PAGE EXTRACT:
Across regions and among different forest types, the historical role of fire and the effects of recent fire suppression vary. And while fire suppression has fundamentally altered many forest ecosystems, the opposite is often true in grassland, shrubland and desert habitats. In these systems, fire incidence has been increasing, often due to the spread of non-native vegetation, with negative consequences for native plants and animals. Thus no single prescription for fire management will work in all areas. Programs of prescribed burning, highly successful in some forests, may not succeed in other habitats.
The challenge for managers seeking to restore more normal fire dynamics to a particular region is indeed, as Allen observes, to know something about fire: how fire has historically affected the local system, and how it functions today. Across the West, USGS researchers, in collaboration with scientists from numerous other agencies and institutions, are providing this information through detailed studies of fire history and fire ecology in different environments. USGS Director Charles G. "Chip" Groat says that, "Knowledge from these studies is forming the basis for new policies aimed at restoring fire cycles that will present a lower risk to human life and property, and help safeguard the stability and diversity of western ecosystems."
Sierra Nevada Forests
Since the 1960s, pioneering studies on the effects of both forest fires and decades of fire suppression have been carried out in the Sierra Nevada mountains of California in Yosemite, Sequoia and Kings Canyon National Parks. As in the Southwest, fire suppression in the Sierra Nevada has now led to conditions in which catastrophic fires may threaten the forests themselves. Suppression of lightning-caused fires has resulted in denser forests, invasion of open areas by trees and shrubs and large accumulations of woody debris.
Scientists and managers in the Sierra Nevada parks have long recognized the essential nature of fire in these forests and have responded over the years with an increasingly sophisticated fire restoration program using both prescribed burns and natural fires. At Yosemite, USGS fire ecologist Dr. Jan van Wagtendonk has devoted over a quarter-century of research to understanding what controls the behavior of forest fires, and how natural and prescribed fires can best be managed to reduce understory fuel loads and restore normal ecosystem dynamics.
Simple in overall conception, the use of fire in ecological restoration is a highly complex undertaking. Van Wagtendonk says that to be successful, fire management programs require a clear set of goals based on a detailed understanding of the role fire has played in the local forest environment. Managers also need extensive information regarding fuel loads, weather, topography and other factors to make informed decisions on where, when, how often and how hot to burn. "To know whether or not to allow a lightning fire to burn, managers need to know where it might spread in the next three months -- or the next three hours," van Wagtendonk says.
His current work has centered on the development of a new, high-resolution fuels map for Yosemite National Park. The map is based on satellite images of vegetative cover broken down into 30 by 30 meter squares, each representing one of 30 unique fuel categories. Additional data are provided by geographic information system (GIS) maps, aerial photographs and field measurements from more than 1,000 sites. All of this information is coupled with a computer model for predicting exactly where and how fast a given fire may spread.
The final product is a highly versatile tool for understanding fire behavior. Because of its relatively fine scale, van Wagtendonk says, the map captures the mosaic-like nature of surface fuels over fairly small areas. Studies have demonstrated that fire spread is highly sensitive to this kind of local variability in fuel type, but previous fuel maps derived from remote sensing data have been unable to capture this level of detail. Moreover, the depth of information contained in the map allows researchers to conduct both long-term and real-time predictive modeling.

GIVEN RECORDS:

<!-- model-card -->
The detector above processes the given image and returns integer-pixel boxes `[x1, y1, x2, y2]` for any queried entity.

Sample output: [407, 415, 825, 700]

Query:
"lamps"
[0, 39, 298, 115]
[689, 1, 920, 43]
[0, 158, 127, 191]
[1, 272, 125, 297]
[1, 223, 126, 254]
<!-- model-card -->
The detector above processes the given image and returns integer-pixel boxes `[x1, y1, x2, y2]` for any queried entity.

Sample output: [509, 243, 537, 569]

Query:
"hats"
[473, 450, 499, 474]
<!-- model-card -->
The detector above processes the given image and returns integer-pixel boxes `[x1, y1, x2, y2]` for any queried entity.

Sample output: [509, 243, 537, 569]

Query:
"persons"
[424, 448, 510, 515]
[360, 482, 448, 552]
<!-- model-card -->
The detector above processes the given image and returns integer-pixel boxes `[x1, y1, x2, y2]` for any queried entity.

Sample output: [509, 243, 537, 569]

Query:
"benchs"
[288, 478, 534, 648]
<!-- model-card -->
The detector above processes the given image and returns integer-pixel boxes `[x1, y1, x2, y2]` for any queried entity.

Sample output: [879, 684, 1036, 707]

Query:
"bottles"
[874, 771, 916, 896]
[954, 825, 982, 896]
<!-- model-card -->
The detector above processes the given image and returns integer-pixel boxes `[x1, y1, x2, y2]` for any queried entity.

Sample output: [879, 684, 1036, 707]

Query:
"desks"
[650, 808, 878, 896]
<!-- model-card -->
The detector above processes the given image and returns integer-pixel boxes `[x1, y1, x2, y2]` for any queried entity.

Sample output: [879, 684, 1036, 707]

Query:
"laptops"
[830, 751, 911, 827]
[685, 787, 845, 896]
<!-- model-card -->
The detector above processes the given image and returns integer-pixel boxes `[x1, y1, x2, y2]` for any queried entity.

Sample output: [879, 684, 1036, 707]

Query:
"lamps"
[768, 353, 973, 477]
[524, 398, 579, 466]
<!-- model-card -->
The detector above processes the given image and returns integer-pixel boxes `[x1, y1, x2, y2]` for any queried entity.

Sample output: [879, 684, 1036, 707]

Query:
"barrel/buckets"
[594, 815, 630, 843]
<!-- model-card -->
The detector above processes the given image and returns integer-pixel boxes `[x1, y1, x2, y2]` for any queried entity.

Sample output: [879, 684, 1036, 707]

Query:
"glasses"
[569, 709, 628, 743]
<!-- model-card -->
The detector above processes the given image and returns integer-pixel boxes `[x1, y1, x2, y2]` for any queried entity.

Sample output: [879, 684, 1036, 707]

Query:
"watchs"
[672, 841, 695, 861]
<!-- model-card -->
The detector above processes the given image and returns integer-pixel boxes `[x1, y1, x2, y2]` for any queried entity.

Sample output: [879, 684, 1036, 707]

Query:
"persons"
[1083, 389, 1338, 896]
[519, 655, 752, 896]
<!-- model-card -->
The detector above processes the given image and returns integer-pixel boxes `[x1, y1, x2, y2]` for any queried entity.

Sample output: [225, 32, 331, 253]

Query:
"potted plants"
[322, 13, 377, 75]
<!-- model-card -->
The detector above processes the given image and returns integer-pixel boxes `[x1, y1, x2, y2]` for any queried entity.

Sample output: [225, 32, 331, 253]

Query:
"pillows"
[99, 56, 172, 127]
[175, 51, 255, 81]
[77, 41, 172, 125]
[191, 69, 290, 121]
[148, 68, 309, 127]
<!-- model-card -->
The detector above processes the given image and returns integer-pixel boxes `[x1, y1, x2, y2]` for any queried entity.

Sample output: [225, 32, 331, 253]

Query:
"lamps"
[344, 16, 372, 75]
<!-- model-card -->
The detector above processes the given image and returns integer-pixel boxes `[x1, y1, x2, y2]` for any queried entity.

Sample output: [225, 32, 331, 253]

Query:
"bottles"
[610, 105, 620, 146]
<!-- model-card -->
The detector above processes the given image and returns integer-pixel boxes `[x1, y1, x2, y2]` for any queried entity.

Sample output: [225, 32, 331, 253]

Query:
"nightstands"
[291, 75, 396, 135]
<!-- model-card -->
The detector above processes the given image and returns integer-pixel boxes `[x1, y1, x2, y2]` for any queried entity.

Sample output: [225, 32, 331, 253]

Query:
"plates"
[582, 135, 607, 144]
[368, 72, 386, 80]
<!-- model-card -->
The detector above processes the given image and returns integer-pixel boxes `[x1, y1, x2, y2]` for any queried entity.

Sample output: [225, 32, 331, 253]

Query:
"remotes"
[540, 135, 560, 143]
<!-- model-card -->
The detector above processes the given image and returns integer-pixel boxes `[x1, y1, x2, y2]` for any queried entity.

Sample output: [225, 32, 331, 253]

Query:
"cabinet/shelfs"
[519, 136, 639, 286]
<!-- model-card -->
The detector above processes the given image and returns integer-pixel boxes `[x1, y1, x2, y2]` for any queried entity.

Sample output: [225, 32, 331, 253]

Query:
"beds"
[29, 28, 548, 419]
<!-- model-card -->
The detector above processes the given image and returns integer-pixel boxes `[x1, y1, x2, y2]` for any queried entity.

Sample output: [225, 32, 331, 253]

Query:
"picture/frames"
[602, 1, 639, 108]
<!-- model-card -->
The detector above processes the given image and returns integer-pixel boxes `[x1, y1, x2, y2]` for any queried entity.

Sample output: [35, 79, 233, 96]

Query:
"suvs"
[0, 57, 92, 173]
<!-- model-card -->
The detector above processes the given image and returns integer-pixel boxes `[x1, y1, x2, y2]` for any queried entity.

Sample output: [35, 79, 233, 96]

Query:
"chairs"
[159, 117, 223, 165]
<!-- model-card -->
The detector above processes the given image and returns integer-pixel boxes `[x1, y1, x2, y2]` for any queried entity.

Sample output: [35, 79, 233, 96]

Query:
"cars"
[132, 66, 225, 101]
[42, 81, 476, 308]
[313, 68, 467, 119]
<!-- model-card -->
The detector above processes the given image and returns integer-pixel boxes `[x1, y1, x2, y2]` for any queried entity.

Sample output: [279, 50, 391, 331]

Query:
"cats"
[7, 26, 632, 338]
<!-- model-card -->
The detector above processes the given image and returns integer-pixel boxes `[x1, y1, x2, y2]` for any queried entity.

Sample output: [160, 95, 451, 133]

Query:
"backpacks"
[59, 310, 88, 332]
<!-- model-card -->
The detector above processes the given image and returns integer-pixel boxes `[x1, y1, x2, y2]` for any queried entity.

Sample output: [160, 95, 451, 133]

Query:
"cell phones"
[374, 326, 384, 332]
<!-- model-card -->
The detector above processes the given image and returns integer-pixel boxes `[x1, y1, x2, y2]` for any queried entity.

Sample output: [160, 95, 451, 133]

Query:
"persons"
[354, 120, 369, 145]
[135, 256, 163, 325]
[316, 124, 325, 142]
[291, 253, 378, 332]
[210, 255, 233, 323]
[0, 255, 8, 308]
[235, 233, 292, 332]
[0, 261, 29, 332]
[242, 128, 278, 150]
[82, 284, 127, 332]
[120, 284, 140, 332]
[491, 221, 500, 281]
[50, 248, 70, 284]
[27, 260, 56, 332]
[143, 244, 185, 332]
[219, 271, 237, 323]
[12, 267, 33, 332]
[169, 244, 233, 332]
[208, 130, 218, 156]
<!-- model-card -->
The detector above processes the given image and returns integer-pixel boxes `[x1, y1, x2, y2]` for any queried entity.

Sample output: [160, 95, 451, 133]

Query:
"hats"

REQUIRED TASK:
Reproduce the fire ecology text from "Simple in overall" up to and including "van Wagtendonk says.", changing "topography" to "terrain".

FINISHED TASK:
Simple in overall conception, the use of fire in ecological restoration is a highly complex undertaking. Van Wagtendonk says that to be successful, fire management programs require a clear set of goals based on a detailed understanding of the role fire has played in the local forest environment. Managers also need extensive information regarding fuel loads, weather, terrain and other factors to make informed decisions on where, when, how often and how hot to burn. "To know whether or not to allow a lightning fire to burn, managers need to know where it might spread in the next three months -- or the next three hours," van Wagtendonk says.